By the way, in recent years, also in a portable electronic equipment such as a so-called personal digital assistance (hereinafter referred to as a PDA), in order to enable access to a network such as the Internet from, for example, a place where one has gone, a wireless communication function such as the foregoing wireless LAN of the IEEE802.11 standard is added.
In such an electronic equipment, since transmission/reception of signals is performed while being carried, there is a fear that polarization planes become different between a transmission side of the signals and a reception side, and there is a case where reception at the reception side becomes difficult. Thus, in the electronic equipments, in order to enable the reception even when the polarization planes are not identical to each other between the transmission side and the reception side, there are many cases where antenna elements for performing transmission/reception of signals of circular polarization, not so-called linear polarization, are mounted.

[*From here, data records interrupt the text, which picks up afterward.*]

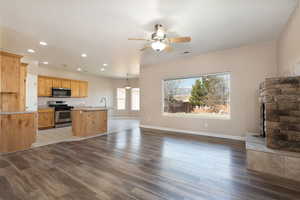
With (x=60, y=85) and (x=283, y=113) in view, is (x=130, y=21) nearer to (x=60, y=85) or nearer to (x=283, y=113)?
(x=283, y=113)

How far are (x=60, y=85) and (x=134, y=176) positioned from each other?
246 inches

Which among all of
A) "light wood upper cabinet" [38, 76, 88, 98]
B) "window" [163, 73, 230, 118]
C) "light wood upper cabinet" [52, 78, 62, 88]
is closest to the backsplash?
"light wood upper cabinet" [38, 76, 88, 98]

As the antenna element to enable the transmission/reception of the circularly polarized signals, there is a so-called patch antenna. As a specific example of an electronic equipment on which the patch antenna is mounted, a description will be given while using a PDA 200 whose plan view and sectional view seen from below are shown in FIG. 1.

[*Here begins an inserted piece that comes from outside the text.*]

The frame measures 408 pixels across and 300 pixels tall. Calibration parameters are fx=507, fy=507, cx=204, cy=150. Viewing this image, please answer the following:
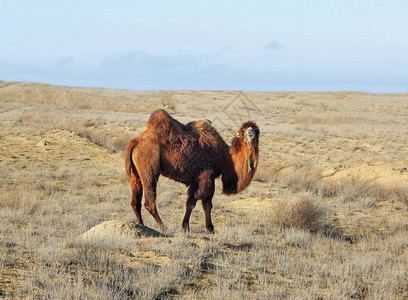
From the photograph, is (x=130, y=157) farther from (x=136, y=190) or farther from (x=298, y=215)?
(x=298, y=215)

As shown in the drawing, the PDA 200 has a substantially rectangular chassis and is constructed such that two patch antennas 201a and 201b capable of transmitting/receiving circularly polarized signals are disposed in areas in the vicinities of two corners facing each other on a specified circuit board 202 provided in the inside of the chassis. Incidentally, the two patch antennas 201a and 201b are disposed from the viewpoint of directional diversity, and the PDA 200 may be provided with only one of the patch antennas.
The PDA 200 as stated above can transmit/receive the circularly polarized signals by using the patch antennas 201a and 201b, and is enabled to perform wireless communication without changing the polarization plane between the transmission side and the reception side.
However, in recent years, when an electronic equipment performing wireless communication, including a mobile communication unit such as a PDA, is developed, importance has been attached to miniaturization.
Here, when the PDA 200 is used as an example, the patch antenna 201a, 201b has a main plane of about 20 mm×20 mm and a length of about 4 mm to 5 mm in its thickness direction. Thus, in the PDA 200, in order to mount the patch antennas 201a and 201b having large areas, the degree of freedom in the layout on the circuit board, on which other not-shown various modules must be mounted, is extremely limited, and since the chassis for housing the member having the thickness of about 4 mm to 5 mm must be used, especially the length in the thickness direction becomes large, which has obstructed miniaturization.